Der Österreicher Arnulf Rainer begann Mitte der 50er-Jahre damit, zu übermalen, was andere geschaffen hatten. 1961 wurde er dafür von einem Gericht verurteilt. Inzwischen zählt der bald 80-Jährige neben Maria Lassnig und Alfred Hrdlicka zu den größten Künstlern unseres Nachbarlandes.

Von Beatrix Novy | 29.09.2009
    "Er selbst sagt ja, er tut sich schwer, vorm weißen Blatt Papier was entstehen zu lassen, er macht Übermalungen, er will was Vorgegebenes, genauso ist es mit diesem Gebäude, für uns Architekten war es auch so, da war die alte Bausubstanz, wir haben genauso gearbeitet, wie er arbeitet.

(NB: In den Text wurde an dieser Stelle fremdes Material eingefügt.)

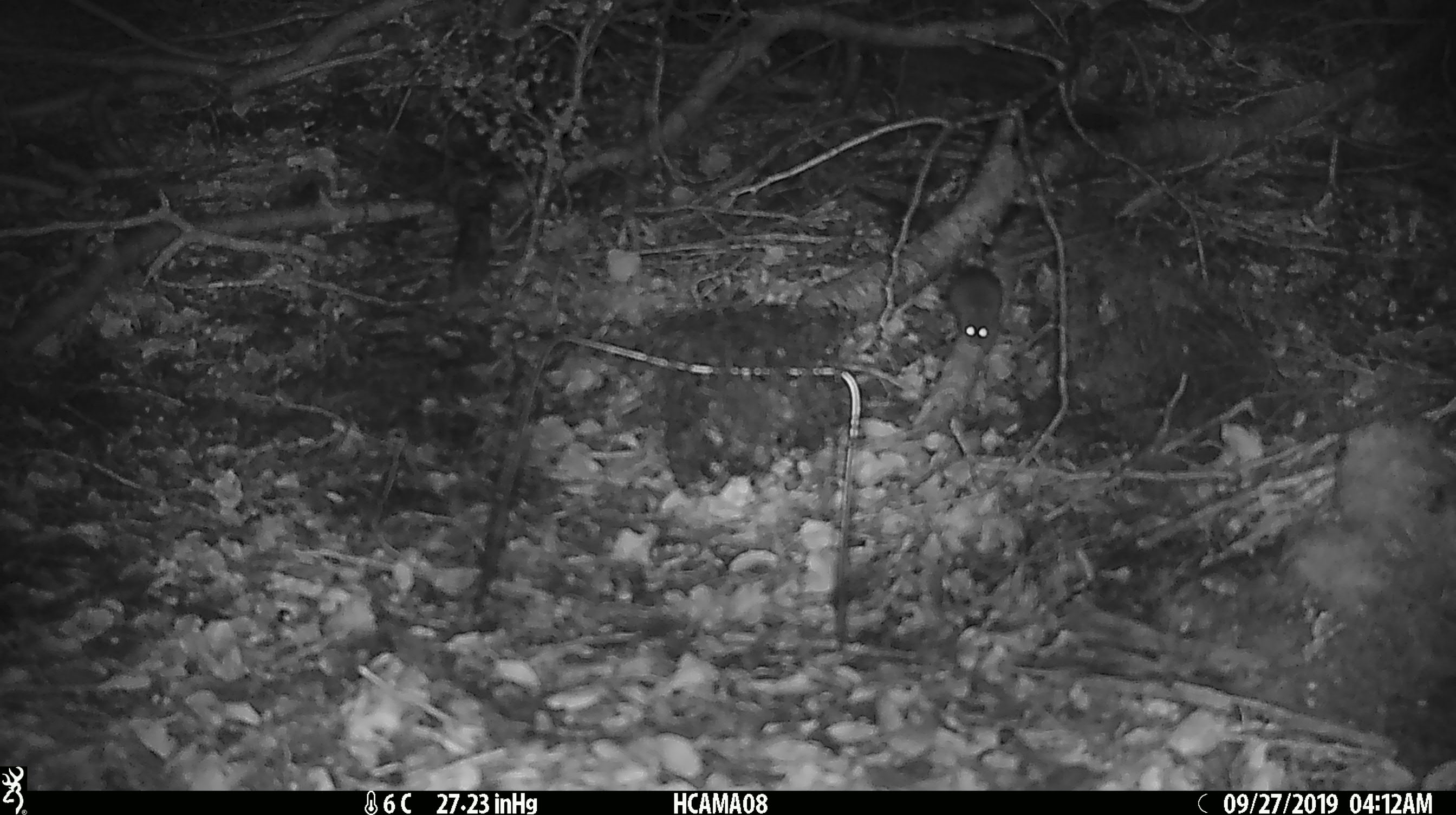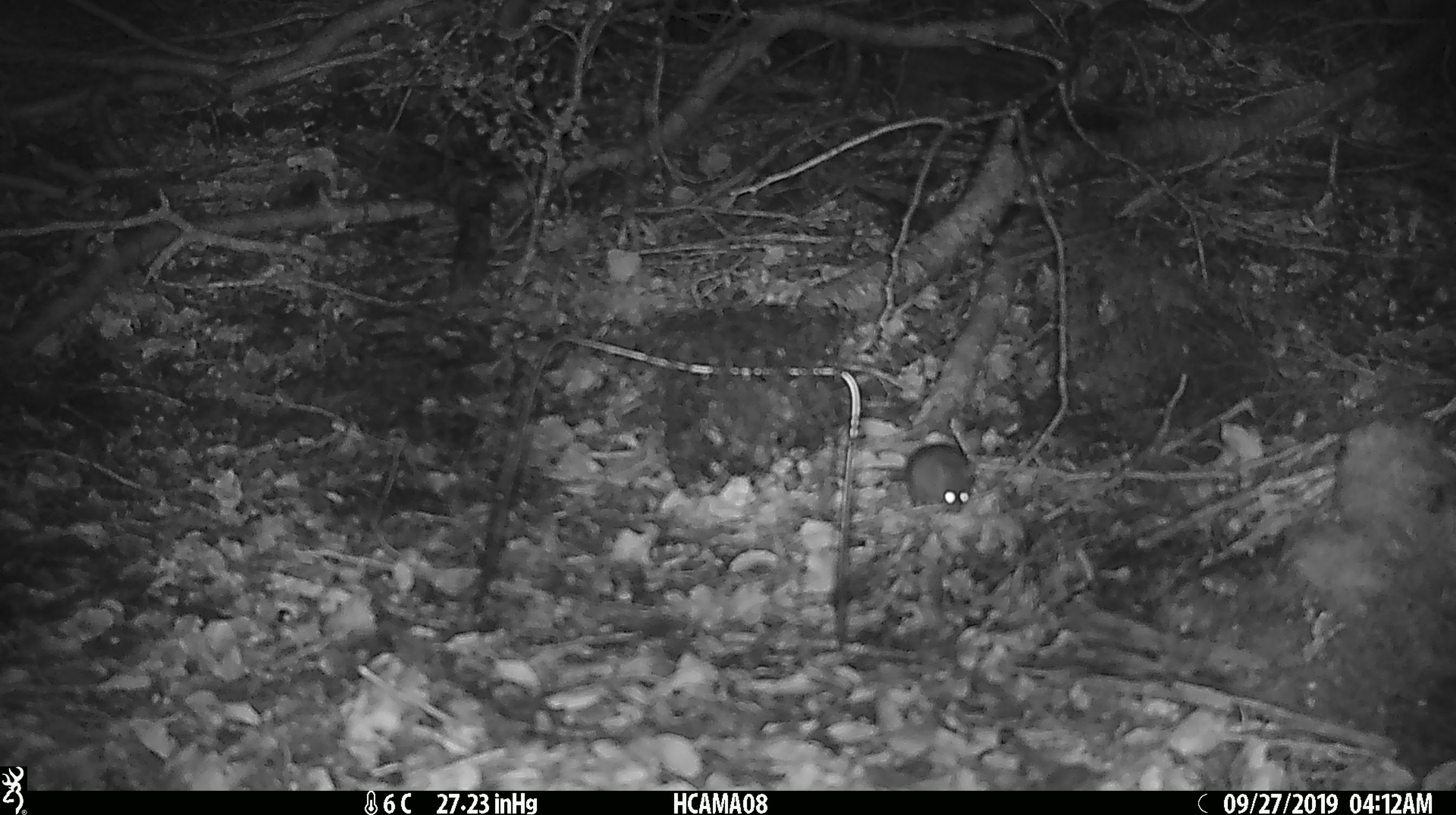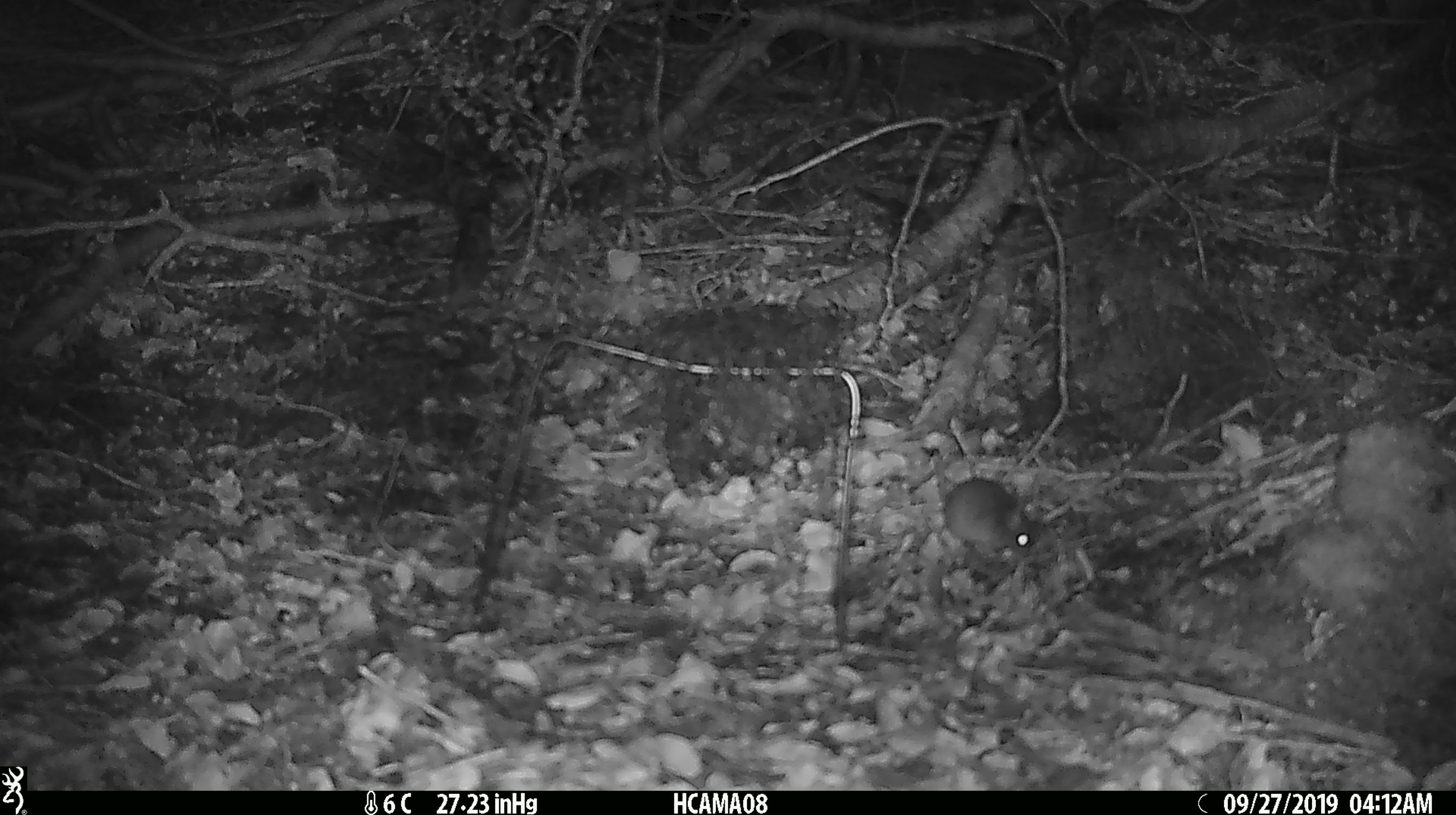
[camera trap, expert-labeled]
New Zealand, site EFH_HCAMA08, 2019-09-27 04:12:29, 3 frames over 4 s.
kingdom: Animalia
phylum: Chordata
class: Mammalia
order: Rodentia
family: Muridae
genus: Mus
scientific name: Mus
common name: mouse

Behutsamer natürlich, aber ich glaube, deshalb liebt er das Gebäude."

    Weil Bilder für Arnulf Rainer nach eigener Aussage nicht zum Anschauen, sondern zum Ändern da sind, kann Marko Dumpelnik in der Umgestaltung einer Kur-Badeanstalt zum Arnulf-Rainer-Museum erfreuliche Analogien finden. Auch Gebäude sind zum Ändern da, zumal wenn sie, wie das alte Frauenbad in Baden bei Wien, schon seit den 1970er-Jahren bedauerlicherweise nicht mehr in Gebrauch sind. Seither hat der Zeitgeist, wie im Jahrhundert zuvor auch schon, ziemlich an ihm herumgebastelt; von all diesen Zufügungen ist jetzt nichts mehr zu sehen: Die Architekten haben sozusagen reinen Tisch gemacht – reines Museumsweiß lässt die alten Umkleideräumen fast zu abstrakten Installationen werden, in denen Arnulf Rainers Bilder, aufgehängt in den Kabinen, geheimnisvoll eingekastelt hängen.

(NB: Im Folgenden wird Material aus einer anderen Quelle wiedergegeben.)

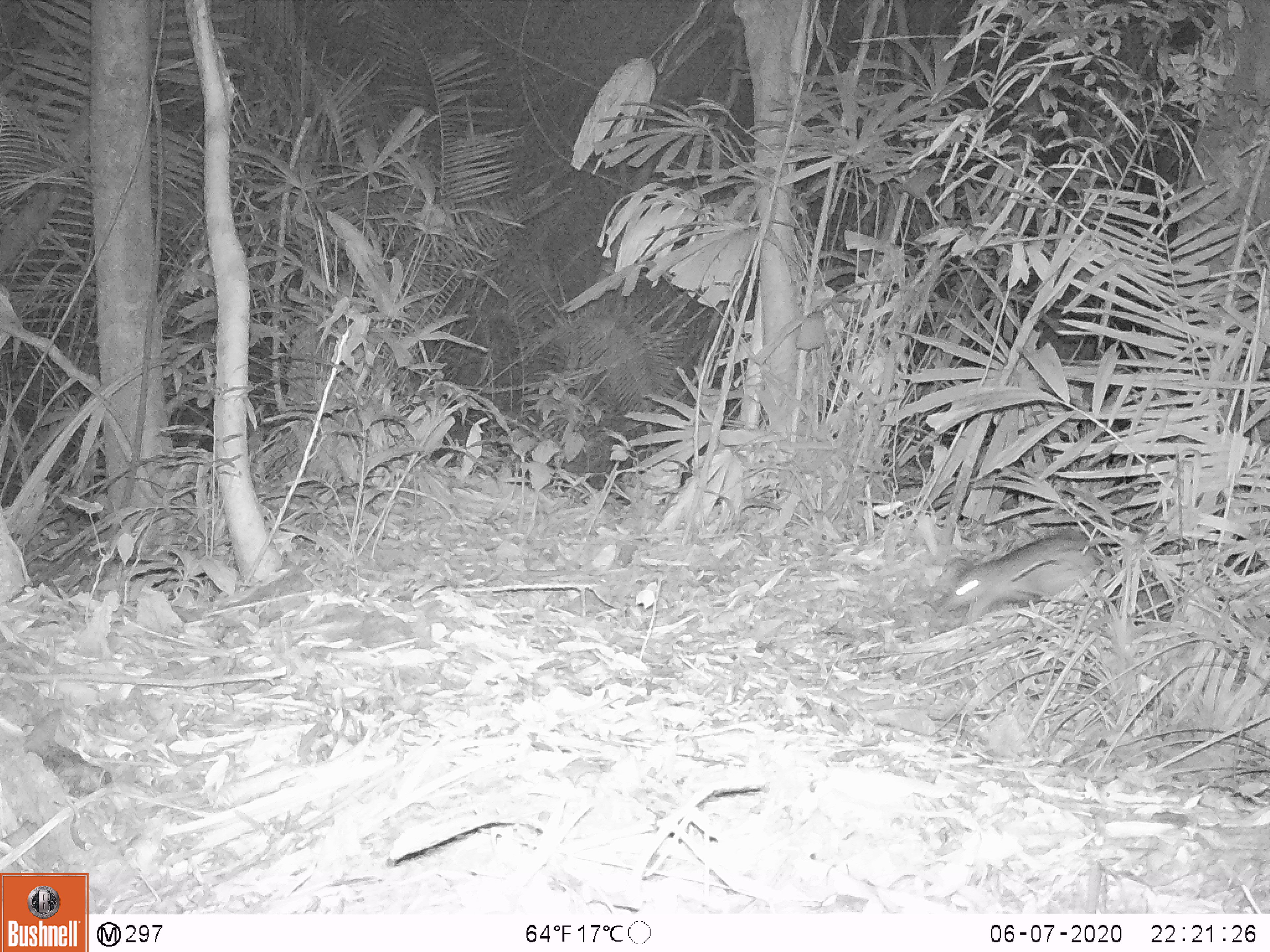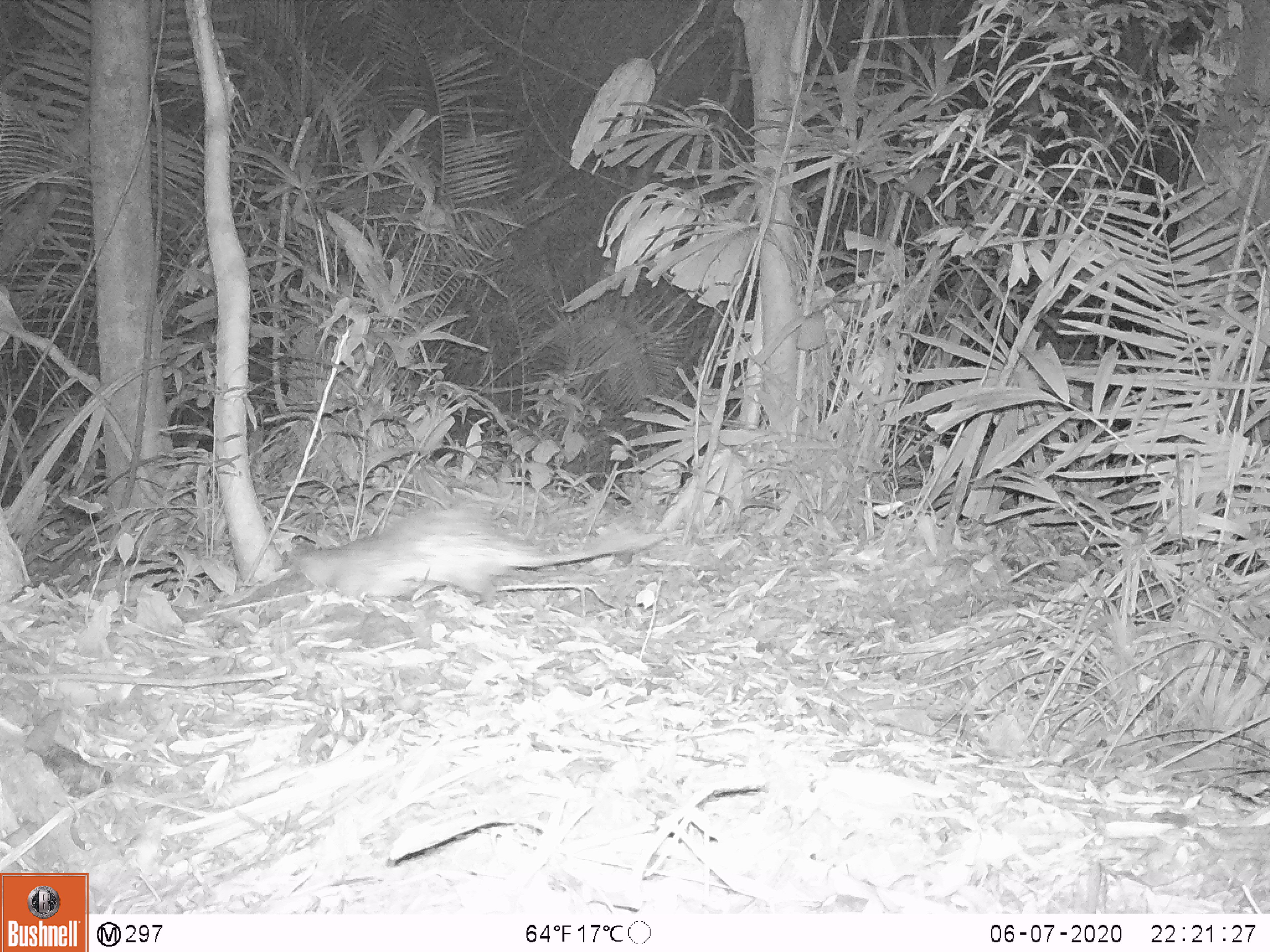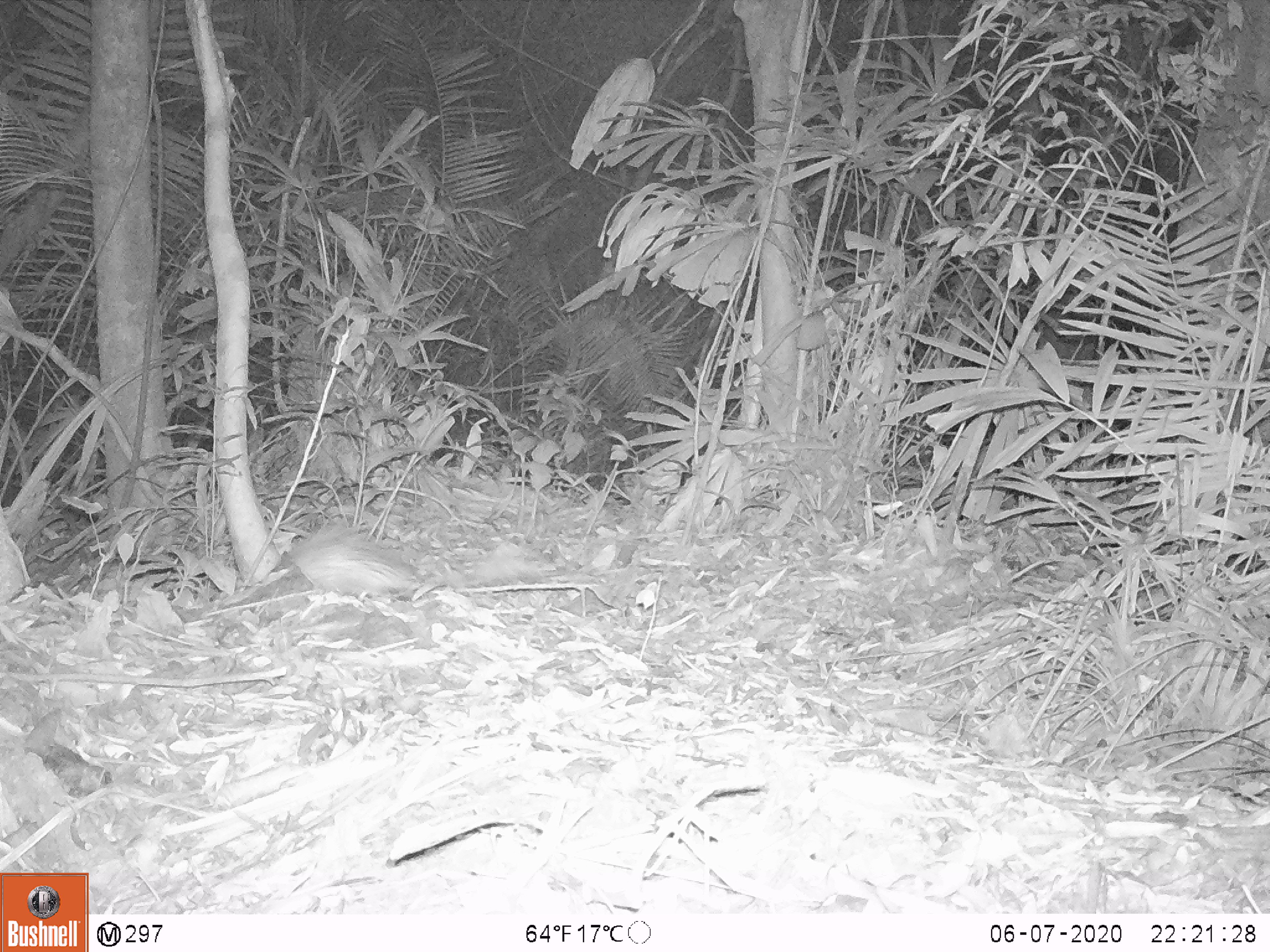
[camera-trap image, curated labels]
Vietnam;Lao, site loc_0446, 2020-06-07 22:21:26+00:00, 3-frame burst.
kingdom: Animalia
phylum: Chordata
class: Mammalia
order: Rodentia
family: Hystricidae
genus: Atherurus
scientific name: Atherurus macrourus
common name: asiatic brush-tailed porcupine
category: asiatic brush tailed porcupine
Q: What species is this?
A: Asiatic brush tailed porcupine (asiatic brush-tailed porcupine) (Atherurus macrourus).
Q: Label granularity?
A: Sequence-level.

    "Diese Kabinen bieten eine konzentrierte Betrachtungsweise, fast wie ein Beichtstuhl."
    Aus der Bildmitte sich entfaltende Strichexplosionen, gefiederte Kreuzformen, Zellengewimmel; das sind Bilder aus den frühen 50er-Jahren, als Arnulf Rainer sich von den gegenständlichen Phantasmagorien seiner surrealistischen Anfänge löste. Die Architekten haben die Stockwerksebenen geöffnet, so kann man auch von oben in die ehemaligen Umkleiden hineinsehen, ein seltsam voyeuristisches Erlebnis; die Erinnerung an Frauen, die hier ihre Mieder lösten, ist übermächtig, und das ist die Problematik des ganzen Gebäudes

    "Die Räume, im klassizistischen Stil erbaut, haben eigentlich schon sehr viel Charakter gehabt."
    Zuviel Charakter, so erscheint es auf den ersten Blick, hier findet ein Kampf statt, gewöhnungsbedürftig ist jedenfalls das Miteinander des üppig marmorverkleideten Baderaums samt antikisierendem Portikus und den sparsam auf die Wand verteilten großen monochromen Übermalungen in Rot, Dunkelgrün, Schwarz. Aber Sparsamkeit mildert den Zusammenstoß zwischen Kunst und Architektur doch wesentlich, auch die Sparsamkeit der behutsamen Eingriffe der Architekten gehört dazu, die die Räume fließend und begehbar machen, mitunter auch auf verschiedenen Ebenen: So kann man zum Beispiel die Wirkung der Farbschichten im Bild "Grüne Übermalung mit Flammenecke" vom gläsernen Steg aus über den Raum hinweg sehen – oder von unten, vom Fußboden aus. "Ideal für mich ist das ganz dunkle Bild, voll von einem überwältigenden Schweigen" – Der Meister, der sich und sein Werk immer schon kommentiert hat, gibt auch hier zu jeder Bildgruppe einen schriftlichen Kommentar.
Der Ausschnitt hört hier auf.